## Directives
(1) In the email reply about metering POP traffic, which ucspi-tcp program does the writer suggest modifying and inserting right after the tcpserver command?
(2) Carry on the email reply about metering POP traffic, picking up after its final sentence.

On Mon, May 15, 2000 at 09:39:33AM -0700, Chin Fang wrote:
> However, the logs created by tcpserver and qmail-pop3d do not contain
> any size info, and this makes metering POP traffic difficult.  We
> don't have control of our router, so I would be appreciative for any
> hints for an alternative.

First it would be interesting how exact the metering should be!

If you have to know about every byte in/out you could plug a
modified "recordio" (from ucspi-tcp) just after the tcpserver command.
(recordio fork()s and duplicates the data stream. Thus you have one
stream for the "POP3 process" and one "locally" where you could
simply count bytes in/out (instead of outputting them) and on the
termination of the stream outout it, so it will show up in the logs.
This is probably the better (and exacter) approach.

The other possibility would be to patch qmail-pop3d.c to output
the number of bytes on every successfull "RETR" command (probably to
STDERR) and have them listed in the logfile.

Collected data
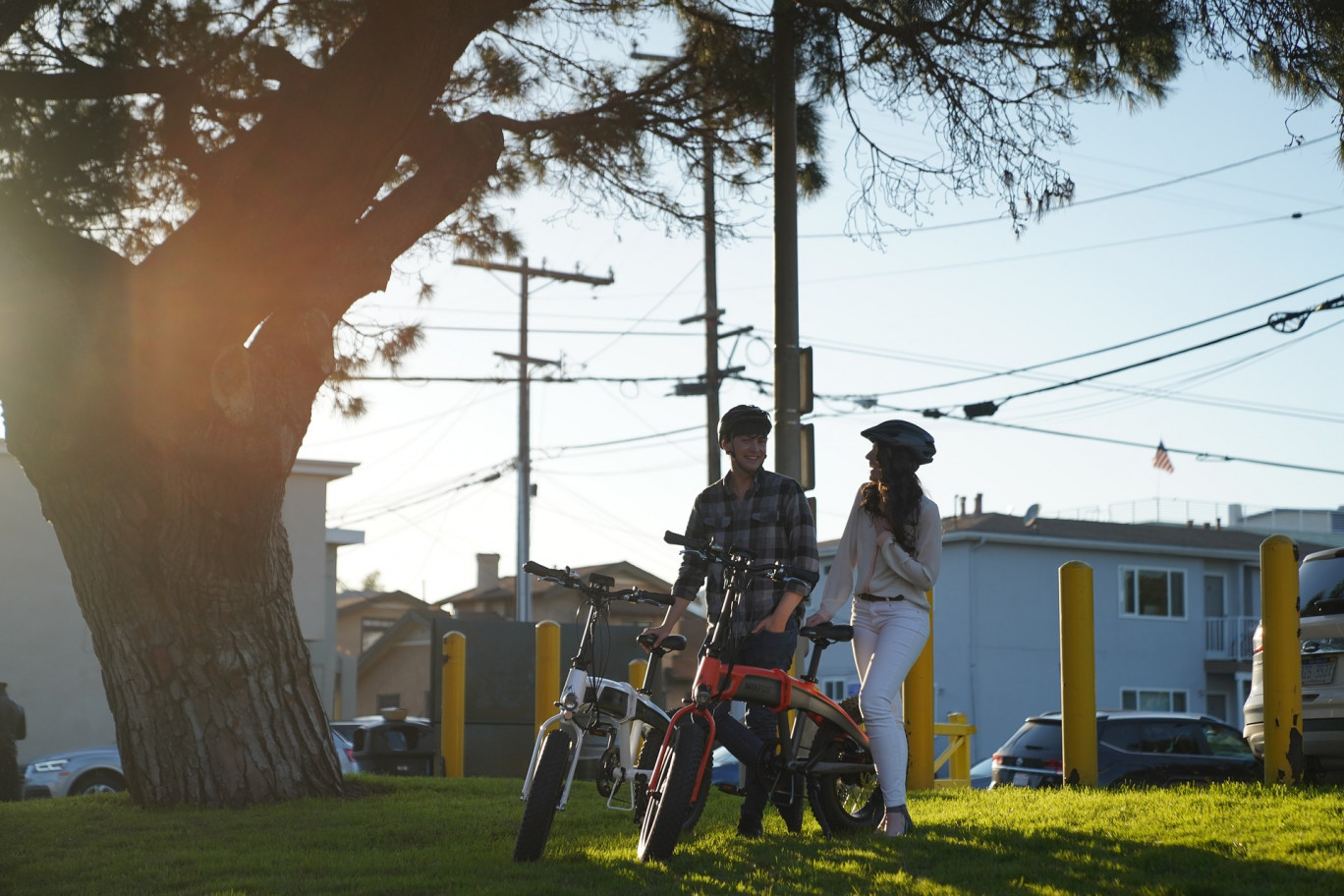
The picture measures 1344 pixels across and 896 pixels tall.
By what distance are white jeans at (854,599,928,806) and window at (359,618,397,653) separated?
47.3m

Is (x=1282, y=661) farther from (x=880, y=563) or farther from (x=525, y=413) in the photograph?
(x=525, y=413)

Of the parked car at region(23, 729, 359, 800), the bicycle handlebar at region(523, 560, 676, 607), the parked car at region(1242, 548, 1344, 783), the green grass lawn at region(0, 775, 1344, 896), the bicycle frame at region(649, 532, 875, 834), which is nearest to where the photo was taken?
the green grass lawn at region(0, 775, 1344, 896)

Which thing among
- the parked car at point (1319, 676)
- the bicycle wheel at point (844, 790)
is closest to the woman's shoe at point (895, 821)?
the bicycle wheel at point (844, 790)

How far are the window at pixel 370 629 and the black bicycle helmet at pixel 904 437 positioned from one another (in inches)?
1868

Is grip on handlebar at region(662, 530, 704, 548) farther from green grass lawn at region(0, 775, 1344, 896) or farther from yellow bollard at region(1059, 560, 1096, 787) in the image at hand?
yellow bollard at region(1059, 560, 1096, 787)

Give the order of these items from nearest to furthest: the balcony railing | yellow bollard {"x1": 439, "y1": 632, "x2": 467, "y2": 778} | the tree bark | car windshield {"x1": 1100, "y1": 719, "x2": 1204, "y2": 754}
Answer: the tree bark, yellow bollard {"x1": 439, "y1": 632, "x2": 467, "y2": 778}, car windshield {"x1": 1100, "y1": 719, "x2": 1204, "y2": 754}, the balcony railing

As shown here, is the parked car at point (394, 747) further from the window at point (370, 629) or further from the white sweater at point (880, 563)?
the window at point (370, 629)

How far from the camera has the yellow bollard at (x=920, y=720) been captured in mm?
9227

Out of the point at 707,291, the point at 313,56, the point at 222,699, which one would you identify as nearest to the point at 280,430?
the point at 222,699

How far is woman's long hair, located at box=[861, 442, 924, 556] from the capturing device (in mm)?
6230

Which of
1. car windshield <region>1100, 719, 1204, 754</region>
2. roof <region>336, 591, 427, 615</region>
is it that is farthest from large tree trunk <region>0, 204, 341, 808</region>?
roof <region>336, 591, 427, 615</region>

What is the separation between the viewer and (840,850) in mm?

## Task responses
(1) recordio

(2)
Both approaches are still kinda vague, as they do "content" accounting,
which is different from IP accounting, as you won't catch TCP/IP
protocol overhead, retransmissions on packet loss, etc.
If you want to measure IP traffic, you should add some factor to the
content data. From our experience a rather realistic formula is 
     ip-traffic = 1.8 * content-size
This however also depends on the kind of userbase you have. If they all
are well connected the factor is smaller. If they access the POP3-Server
mostly remote from bad connected dialins it may also be higher.
The 1.8 is what we calculated from incoming/outgoing traffic for SMTP
connections to/from our local customers and in/out from/to the Internet
(i.e. mixed "userbase").

        \Maex

P.S. No, sorry, I don't have patches for any of the approaches I've described
     above.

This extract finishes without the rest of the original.